** ESTRATTO DEL DOCUMENTO **
***

INFINITO EDIZIONI PER #HeForShe
Mentre vi annunciamo la nascita dell'account twitter del Premio Barbara Fabiani per la storia sociale, in ricordo di una donna e di una studiosa, prematuramente scomparsa, che si è battuta strenuamente per i diritti delle donne e la parità di genere, abbracciamo caldamente la campagna #HeForShe, promossa recentemente alle Nazioni Unite dall'attrice Emma Watson, la nota Hermione Granger della saga di Harry Potter.
Riportiamo di seguito il suo stupendo discorso sulla battaglia per l'ottenimento delle pari opportunità tra uomini e donne.
Buona lettura e buona riflessione a tutti!
"Vostre
eccellenze, Segretario generale dell’ONU, presidente dell’Assemblea Generale,
direttore esecutivo di ONU Donne, distinti ospiti.
Oggi
lanciamo una campagna chiamata #HeForShe. Mi sto rivolgendo a voi perché
abbiamo bisogno del vostro aiuto. Vogliamo porre fine alla disparità di genere
e, per farlo, abbiamo bisogno del coinvolgimento di tutti.

***

** RECORD ELENCATI **

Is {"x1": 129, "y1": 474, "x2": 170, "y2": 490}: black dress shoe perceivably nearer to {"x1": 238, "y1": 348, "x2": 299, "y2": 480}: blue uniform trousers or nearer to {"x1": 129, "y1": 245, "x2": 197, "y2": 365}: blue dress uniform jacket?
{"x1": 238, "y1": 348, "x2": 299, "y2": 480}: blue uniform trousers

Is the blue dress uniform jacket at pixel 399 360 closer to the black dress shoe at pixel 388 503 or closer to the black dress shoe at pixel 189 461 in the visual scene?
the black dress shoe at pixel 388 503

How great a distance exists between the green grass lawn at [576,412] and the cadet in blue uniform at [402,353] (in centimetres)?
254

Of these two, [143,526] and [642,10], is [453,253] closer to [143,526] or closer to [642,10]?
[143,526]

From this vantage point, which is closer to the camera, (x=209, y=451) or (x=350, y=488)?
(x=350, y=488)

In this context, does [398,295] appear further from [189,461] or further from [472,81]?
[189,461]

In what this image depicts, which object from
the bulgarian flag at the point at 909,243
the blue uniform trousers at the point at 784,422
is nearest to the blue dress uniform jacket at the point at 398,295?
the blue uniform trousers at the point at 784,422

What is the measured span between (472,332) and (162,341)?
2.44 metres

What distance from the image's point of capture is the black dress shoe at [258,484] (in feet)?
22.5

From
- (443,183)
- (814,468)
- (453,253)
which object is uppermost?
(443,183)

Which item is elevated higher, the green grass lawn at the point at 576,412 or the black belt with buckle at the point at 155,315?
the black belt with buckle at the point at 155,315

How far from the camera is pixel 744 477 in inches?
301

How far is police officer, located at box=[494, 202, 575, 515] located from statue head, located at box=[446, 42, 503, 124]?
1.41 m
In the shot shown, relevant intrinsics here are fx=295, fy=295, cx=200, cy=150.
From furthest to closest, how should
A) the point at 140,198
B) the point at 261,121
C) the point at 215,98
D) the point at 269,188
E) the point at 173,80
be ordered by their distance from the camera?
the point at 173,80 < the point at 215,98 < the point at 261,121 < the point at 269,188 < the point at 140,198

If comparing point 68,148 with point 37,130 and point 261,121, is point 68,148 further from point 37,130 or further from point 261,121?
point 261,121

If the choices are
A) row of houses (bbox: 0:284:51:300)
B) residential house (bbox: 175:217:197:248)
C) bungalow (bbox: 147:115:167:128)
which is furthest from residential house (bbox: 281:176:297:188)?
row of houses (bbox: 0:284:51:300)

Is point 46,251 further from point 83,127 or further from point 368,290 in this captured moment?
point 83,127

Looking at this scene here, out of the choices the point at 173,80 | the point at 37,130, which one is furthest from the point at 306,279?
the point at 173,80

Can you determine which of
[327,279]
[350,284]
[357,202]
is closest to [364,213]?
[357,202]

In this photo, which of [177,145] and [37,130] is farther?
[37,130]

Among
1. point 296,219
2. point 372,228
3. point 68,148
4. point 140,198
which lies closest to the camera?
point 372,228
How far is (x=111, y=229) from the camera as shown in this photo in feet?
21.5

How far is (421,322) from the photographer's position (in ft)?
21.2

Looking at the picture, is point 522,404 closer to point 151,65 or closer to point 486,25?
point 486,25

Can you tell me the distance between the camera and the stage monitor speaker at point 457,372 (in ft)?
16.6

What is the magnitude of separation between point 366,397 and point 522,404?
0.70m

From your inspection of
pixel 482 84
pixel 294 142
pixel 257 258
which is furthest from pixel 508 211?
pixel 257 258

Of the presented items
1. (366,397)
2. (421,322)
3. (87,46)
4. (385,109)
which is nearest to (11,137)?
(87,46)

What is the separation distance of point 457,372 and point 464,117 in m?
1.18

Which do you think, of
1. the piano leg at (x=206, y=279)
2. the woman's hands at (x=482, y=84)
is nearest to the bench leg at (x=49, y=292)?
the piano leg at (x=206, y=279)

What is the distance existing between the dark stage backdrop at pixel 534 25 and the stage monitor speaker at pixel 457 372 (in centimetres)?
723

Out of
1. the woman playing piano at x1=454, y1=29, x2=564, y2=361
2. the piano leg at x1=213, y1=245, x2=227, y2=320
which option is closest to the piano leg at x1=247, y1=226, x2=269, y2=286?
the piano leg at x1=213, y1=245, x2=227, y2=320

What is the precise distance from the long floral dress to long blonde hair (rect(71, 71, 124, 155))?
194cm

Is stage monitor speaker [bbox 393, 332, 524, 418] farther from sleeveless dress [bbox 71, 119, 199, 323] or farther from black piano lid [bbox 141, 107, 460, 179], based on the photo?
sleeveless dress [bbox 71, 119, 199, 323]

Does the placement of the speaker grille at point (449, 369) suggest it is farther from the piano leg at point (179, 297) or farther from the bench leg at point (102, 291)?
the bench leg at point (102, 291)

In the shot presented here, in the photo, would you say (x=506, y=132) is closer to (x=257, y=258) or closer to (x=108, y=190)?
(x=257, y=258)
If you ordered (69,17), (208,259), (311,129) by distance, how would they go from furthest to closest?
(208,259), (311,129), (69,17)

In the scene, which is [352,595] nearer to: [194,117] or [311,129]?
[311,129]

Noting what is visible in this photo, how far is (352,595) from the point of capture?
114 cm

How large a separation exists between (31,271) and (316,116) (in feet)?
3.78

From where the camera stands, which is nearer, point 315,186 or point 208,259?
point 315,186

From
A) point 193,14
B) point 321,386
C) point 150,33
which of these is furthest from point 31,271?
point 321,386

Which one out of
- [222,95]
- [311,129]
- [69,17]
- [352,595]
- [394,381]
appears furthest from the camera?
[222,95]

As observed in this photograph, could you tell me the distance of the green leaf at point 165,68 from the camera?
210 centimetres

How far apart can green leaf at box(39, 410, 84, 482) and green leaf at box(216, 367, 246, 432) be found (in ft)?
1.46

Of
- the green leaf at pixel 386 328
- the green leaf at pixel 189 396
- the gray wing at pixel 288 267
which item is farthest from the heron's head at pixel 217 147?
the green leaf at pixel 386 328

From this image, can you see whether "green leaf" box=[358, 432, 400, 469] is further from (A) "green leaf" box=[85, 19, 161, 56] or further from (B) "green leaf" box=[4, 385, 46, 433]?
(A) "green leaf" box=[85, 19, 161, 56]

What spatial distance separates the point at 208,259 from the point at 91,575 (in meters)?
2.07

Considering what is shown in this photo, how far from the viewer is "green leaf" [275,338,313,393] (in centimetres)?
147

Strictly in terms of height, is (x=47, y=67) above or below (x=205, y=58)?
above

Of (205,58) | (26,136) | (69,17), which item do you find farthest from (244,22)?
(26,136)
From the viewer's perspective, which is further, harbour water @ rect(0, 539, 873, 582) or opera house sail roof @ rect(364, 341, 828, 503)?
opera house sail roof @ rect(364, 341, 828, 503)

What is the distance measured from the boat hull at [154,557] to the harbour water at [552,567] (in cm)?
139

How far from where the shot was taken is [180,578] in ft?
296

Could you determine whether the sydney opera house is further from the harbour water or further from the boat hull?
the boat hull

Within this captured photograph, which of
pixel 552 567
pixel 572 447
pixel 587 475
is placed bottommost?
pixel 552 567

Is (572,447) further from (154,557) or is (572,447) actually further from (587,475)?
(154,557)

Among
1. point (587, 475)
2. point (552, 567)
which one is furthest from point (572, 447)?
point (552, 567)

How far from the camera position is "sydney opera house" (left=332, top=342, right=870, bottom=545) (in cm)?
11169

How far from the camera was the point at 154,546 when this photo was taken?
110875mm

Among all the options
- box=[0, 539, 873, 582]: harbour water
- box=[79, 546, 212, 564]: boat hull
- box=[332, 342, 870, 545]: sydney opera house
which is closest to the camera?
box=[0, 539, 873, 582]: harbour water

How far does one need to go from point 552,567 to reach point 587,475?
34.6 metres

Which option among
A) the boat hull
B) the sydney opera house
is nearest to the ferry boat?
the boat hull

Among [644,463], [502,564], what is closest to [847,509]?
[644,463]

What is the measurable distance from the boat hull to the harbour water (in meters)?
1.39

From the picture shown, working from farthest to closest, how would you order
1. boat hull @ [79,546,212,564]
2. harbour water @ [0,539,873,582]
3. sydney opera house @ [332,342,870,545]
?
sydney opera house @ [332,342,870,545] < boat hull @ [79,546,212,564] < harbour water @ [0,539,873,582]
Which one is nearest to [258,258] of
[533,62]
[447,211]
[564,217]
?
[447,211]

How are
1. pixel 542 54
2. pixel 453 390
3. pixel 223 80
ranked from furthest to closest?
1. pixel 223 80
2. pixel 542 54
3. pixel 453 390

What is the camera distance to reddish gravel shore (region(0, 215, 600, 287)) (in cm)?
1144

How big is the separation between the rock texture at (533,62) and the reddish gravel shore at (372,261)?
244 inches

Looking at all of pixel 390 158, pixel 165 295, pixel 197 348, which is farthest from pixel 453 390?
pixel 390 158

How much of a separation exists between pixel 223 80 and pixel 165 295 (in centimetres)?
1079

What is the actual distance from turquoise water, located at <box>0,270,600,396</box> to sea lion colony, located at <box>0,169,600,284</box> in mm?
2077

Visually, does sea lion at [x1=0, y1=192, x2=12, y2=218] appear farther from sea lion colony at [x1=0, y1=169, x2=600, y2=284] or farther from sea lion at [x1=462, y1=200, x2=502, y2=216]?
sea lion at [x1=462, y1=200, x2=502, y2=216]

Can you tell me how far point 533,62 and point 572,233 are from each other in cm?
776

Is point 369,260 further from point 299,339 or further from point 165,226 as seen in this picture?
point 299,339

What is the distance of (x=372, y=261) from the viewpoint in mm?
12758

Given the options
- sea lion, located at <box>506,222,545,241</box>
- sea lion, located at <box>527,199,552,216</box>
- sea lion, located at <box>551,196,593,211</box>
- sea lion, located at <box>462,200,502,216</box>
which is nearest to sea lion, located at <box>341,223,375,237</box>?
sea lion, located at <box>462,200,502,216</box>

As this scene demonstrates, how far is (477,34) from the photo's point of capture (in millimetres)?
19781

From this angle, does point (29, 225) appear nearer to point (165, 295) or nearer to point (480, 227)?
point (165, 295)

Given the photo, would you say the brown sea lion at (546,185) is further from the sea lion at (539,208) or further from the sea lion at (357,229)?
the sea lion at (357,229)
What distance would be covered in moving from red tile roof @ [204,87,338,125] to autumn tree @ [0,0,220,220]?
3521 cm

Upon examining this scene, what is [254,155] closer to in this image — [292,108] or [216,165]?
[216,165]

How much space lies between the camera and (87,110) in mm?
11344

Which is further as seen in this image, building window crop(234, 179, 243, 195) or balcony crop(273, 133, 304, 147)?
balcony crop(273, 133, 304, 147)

***

** COMPITO **
Rispondi a queste domande sul brano su #HeForShe:
1. Chi ha promosso la campagna #HeForShe alle Nazioni Unite?
2. A quale premio appartiene l'account twitter di cui si annuncia la nascita?
3. Nel discorso, di che cosa si dice di aver bisogno per porre fine alla disparità di genere?

** SOLUZIONE **
1. L'attrice Emma Watson.
2. Al Premio Barbara Fabiani per la storia sociale.
3. Del coinvolgimento di tutti.